Sure enough, at the board meeting the following week, the directors gave the Macintosh staff a standing ovation and an an apology. The commercial won the year’s Clio Awards and the Cannes Lions Grand Prix, and it has resided in several advertising top spots and halls of fame ever since.
‘Cease and desist’
Unfortunately, that was only half of the controversy surrounding the ad. According to the Dartmouth Law Journal in 2009, the commercial was also “a flagrant infringement of copyright and trademark laws.”
Apparently, Orwell’s vaunted novel is under U.S. copyright until 2044. In 1980, Marvin Roseblum, who planned to make a film version of the book, bought the television and movie rights from Orwell’s widow Sonia. So, in the year 1984, no one else was allowed to profit from films derived from the novel 1984, such as a television commercial set in a totalitarian society in which a Big Brother figure (David Graham) drones on about “Unification of Thoughts” and threatens, “We shall prevail!”
Apple was definitely profiting. Rosenblum warned them to “cease and desist” from running the spot ever again. The company complied, of course. The ad had aired several times before the Super Bowl, including in a shorter version before cinema previews. However, Apple never aired it again. To do so would be to invite a lawsuit they were sure to lose. This move, of course, only made the ad more desirable to viewers. Thank goodness for YouTube.

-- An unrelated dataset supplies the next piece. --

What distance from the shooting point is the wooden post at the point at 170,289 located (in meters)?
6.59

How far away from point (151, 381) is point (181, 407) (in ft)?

Ultimately, the 1984 Macintosh ad may be memorable for capturing, not Orwell’s vision, but Apple’s attitude toward the establishment. They didn’t check for copyrights beforehand; they ignored their board of directors; they threw the Macintosh at the great “Big Blue,” IBM. They ran straight toward us, shattering our conviction that we would never own a cute little personal computer. They prevailed.